* **Problem**:
Please answer these questions from the 1965 player profiles below:
1. How many passes did Elbert Dubenion catch in '64?
2. What number is listed for Jim Dunaway?
3. How much do Dunaway and Sestak each weigh?

* **Source passage**:
- - - - - - -

Tuesday, August 12, 2014

1965 Profile: Elbert Dubenion

Flanker
No. 44
Bluffton
"Elbert 'Golden Wheels' Dubenion, the Buffalo flanker, would almost certainly be a superstar if the Bills passed more. He's as swift as anybody going down under the long bomb, and he has perfected his fakes since breaking in as a green rookie from Bluffton six years ago.
Duby caught only 42 passes in '64, well below the top ten in the league. But he gained a record-breaking 27 yards per catch and scored ten touchdowns."

-Jack Zanger, Pro Football 1965

Monday, August 11, 2014

1965 Profile: Jim Dunaway

Defensive Tackle
No. 78
Mississippi
"Hulking Jim Dunaway teams with Tom Sestak to give the Bills a defensive tackle duet worth avoiding. Lou Saban says he wouldn't trade them for any two linemen in football, and you can't blame him. Dunaway is just as heavy as Sestak at 270 pounds, but perhaps not as fast. But when he lands on somebody, it makes very little difference. Jim's only real problem is keeping his weight under control.

- - - - - - -

[Records from a data source]
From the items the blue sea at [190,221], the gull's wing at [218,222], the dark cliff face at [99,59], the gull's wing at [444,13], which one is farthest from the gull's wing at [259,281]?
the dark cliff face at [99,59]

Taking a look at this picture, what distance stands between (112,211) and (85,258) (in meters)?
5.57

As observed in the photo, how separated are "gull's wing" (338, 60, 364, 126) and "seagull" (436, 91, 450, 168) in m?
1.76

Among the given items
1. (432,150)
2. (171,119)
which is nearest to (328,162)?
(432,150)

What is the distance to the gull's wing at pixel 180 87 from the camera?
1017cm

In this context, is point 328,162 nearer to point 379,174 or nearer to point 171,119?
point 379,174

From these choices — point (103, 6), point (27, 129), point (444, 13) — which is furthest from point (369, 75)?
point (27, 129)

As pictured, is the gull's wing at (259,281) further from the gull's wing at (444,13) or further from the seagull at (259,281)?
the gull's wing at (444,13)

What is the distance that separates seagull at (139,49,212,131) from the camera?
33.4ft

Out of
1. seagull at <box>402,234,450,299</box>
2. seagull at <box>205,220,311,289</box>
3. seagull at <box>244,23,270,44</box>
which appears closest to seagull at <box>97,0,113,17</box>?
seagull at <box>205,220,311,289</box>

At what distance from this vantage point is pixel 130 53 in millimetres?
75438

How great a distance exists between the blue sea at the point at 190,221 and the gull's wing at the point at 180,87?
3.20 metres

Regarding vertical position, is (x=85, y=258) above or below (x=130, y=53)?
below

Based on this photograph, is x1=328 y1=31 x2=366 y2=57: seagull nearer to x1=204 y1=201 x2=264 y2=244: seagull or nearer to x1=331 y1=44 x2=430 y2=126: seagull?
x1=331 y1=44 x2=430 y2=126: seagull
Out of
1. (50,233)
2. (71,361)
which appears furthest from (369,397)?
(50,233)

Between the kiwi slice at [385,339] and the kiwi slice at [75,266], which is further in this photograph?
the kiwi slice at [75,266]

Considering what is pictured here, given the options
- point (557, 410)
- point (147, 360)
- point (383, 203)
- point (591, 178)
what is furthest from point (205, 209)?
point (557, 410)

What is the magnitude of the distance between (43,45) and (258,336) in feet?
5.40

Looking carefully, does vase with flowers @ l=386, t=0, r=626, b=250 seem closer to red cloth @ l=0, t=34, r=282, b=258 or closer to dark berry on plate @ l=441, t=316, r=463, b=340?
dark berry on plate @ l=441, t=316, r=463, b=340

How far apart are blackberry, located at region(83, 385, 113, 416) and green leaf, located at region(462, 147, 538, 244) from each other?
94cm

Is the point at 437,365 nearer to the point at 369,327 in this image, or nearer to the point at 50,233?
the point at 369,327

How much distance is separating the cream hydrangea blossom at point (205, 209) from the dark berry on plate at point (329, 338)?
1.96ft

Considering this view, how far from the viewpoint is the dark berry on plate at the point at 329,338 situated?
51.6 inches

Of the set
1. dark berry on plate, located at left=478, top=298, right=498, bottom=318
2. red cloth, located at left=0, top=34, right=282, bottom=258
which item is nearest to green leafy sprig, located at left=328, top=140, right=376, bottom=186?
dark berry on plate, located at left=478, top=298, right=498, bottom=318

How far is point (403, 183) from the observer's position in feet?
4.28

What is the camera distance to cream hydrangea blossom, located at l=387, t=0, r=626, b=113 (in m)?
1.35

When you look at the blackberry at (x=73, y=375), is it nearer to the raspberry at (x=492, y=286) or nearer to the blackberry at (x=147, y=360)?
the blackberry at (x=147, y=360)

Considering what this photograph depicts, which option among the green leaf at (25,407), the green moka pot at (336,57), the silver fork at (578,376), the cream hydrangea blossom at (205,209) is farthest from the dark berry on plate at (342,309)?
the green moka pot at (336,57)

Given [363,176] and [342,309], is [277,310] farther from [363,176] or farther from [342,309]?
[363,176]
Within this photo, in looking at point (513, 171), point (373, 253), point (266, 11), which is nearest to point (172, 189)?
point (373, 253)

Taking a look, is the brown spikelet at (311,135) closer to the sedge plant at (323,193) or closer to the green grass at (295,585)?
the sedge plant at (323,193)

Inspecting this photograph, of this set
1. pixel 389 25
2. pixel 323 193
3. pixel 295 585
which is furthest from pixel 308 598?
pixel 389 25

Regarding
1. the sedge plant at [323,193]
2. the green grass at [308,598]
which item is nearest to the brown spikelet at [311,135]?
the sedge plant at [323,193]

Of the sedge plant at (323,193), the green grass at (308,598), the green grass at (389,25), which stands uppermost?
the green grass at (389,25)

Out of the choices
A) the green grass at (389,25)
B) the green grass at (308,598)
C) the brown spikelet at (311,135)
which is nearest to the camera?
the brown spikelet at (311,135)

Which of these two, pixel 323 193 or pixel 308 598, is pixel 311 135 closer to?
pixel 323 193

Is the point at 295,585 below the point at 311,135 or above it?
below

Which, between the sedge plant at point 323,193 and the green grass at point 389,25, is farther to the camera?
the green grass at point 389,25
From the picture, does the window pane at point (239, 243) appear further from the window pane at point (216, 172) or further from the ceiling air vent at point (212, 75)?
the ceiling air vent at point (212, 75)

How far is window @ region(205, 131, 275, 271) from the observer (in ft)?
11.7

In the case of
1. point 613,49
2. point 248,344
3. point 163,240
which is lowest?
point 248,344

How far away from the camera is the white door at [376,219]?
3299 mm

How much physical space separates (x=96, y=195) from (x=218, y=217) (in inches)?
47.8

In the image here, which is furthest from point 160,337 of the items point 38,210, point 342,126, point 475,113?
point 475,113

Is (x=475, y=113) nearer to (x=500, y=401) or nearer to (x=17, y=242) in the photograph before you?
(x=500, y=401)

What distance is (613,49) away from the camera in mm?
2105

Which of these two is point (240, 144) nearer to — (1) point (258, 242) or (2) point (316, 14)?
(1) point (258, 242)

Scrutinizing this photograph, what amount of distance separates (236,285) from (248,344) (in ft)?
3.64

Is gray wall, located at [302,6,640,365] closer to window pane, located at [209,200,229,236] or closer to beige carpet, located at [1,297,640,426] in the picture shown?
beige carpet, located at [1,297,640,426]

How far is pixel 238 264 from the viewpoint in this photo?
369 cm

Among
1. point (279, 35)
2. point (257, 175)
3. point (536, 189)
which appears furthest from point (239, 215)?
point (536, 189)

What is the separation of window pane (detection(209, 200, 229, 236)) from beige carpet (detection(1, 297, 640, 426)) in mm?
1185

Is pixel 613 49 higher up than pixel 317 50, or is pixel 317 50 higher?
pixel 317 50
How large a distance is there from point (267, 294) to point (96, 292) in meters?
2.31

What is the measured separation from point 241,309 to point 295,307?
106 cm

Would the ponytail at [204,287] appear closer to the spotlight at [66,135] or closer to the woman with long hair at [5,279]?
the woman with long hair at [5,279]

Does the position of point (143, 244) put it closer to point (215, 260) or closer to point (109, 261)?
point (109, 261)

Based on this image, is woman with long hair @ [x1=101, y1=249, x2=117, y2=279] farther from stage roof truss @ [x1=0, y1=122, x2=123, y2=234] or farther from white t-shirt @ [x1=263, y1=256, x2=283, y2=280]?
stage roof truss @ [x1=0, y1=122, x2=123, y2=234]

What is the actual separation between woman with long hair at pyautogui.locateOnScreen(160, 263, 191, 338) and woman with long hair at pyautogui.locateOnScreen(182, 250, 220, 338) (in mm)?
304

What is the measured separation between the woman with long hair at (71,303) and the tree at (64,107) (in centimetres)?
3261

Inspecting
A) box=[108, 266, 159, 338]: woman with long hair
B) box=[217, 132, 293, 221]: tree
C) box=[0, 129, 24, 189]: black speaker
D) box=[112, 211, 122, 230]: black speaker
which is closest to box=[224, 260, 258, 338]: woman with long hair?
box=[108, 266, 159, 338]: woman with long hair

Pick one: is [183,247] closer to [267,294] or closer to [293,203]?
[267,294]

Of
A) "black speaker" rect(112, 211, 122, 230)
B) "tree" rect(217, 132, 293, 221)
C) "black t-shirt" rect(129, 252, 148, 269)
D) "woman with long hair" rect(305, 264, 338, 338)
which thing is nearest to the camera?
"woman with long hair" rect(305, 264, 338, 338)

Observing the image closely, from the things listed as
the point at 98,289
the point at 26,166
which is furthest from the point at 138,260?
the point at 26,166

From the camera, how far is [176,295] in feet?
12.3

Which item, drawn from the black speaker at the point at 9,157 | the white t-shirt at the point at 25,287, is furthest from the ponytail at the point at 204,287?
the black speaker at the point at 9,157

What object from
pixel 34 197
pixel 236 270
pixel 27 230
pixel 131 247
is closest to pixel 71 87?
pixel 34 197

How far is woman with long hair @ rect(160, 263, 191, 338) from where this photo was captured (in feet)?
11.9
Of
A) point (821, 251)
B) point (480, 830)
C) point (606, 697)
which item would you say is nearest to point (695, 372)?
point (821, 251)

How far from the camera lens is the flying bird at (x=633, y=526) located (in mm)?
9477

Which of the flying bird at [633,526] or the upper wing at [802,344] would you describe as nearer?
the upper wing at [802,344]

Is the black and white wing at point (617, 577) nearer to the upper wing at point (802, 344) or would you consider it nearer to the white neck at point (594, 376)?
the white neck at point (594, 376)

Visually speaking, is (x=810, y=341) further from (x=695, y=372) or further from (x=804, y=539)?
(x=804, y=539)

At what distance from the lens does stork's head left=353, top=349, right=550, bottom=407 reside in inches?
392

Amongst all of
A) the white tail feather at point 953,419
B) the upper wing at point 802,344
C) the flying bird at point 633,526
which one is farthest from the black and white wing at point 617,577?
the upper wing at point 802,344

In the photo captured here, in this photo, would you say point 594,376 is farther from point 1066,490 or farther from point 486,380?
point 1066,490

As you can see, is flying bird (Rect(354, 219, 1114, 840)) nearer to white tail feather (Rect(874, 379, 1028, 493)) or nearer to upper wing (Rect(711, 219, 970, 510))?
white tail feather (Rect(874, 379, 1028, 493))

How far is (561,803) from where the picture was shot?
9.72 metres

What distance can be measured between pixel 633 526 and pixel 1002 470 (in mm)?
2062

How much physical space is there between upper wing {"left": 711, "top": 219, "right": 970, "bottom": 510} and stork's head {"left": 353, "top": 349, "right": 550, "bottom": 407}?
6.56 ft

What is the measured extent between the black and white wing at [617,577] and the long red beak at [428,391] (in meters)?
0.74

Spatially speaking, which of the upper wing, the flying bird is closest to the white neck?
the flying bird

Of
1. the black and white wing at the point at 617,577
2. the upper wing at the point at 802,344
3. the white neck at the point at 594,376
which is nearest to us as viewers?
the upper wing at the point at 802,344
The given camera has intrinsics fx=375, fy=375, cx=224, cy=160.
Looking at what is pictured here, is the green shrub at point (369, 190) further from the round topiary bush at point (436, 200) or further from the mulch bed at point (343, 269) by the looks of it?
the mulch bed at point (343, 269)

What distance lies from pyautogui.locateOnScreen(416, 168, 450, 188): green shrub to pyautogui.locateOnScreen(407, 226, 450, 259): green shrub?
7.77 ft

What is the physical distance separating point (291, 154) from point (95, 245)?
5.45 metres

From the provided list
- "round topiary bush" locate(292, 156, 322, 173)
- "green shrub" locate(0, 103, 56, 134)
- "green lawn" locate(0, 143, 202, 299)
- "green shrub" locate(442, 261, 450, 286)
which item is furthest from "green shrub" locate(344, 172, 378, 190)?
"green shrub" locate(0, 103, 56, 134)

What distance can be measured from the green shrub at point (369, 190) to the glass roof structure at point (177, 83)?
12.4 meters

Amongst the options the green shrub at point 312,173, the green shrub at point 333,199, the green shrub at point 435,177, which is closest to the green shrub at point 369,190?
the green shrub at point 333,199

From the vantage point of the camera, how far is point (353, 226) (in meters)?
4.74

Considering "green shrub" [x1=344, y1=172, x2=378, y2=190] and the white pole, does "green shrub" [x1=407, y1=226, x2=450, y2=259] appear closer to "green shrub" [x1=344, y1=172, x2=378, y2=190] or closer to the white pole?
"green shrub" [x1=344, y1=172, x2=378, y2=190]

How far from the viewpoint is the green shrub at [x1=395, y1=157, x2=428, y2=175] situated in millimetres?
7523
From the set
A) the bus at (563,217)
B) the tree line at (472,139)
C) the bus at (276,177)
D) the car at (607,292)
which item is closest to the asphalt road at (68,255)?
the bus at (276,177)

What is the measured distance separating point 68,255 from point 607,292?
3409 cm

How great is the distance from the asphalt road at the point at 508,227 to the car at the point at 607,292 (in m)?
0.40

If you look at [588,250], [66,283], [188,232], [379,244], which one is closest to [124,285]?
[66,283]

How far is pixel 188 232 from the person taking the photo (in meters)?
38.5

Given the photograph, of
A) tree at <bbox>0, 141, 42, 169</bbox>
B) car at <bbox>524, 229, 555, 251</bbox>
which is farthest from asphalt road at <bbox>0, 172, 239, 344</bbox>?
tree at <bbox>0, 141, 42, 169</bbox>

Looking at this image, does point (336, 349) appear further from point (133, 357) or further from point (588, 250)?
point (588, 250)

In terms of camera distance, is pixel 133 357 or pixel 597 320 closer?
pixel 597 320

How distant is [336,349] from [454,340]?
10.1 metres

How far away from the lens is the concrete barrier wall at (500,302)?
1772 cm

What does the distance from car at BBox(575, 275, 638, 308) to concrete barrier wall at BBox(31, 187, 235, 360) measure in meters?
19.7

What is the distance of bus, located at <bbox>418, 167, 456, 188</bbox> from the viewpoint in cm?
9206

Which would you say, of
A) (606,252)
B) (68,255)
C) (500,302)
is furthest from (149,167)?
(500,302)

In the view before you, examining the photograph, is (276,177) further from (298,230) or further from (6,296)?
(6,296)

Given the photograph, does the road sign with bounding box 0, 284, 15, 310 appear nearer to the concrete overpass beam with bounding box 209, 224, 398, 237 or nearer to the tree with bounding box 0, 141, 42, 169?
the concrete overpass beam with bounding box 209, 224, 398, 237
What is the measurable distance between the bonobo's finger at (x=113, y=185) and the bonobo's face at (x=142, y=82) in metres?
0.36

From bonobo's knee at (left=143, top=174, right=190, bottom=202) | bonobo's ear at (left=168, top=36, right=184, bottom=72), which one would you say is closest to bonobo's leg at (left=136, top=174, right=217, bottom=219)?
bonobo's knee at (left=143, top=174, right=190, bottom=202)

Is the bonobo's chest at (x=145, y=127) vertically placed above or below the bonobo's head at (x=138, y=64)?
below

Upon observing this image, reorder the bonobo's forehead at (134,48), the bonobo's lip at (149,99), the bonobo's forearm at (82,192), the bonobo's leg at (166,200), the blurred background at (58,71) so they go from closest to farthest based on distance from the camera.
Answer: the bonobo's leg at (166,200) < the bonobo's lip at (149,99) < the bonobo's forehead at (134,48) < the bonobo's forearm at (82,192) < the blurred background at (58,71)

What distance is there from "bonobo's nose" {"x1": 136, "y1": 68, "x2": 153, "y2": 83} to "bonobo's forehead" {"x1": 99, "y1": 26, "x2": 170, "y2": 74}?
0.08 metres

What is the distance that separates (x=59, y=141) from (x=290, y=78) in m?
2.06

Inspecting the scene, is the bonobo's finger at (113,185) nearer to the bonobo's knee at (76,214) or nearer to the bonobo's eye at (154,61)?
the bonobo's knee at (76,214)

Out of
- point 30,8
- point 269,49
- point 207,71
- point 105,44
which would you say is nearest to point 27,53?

- - - - - - -

* **Response area**:
1. 42
2. No. 78
3. 270 pounds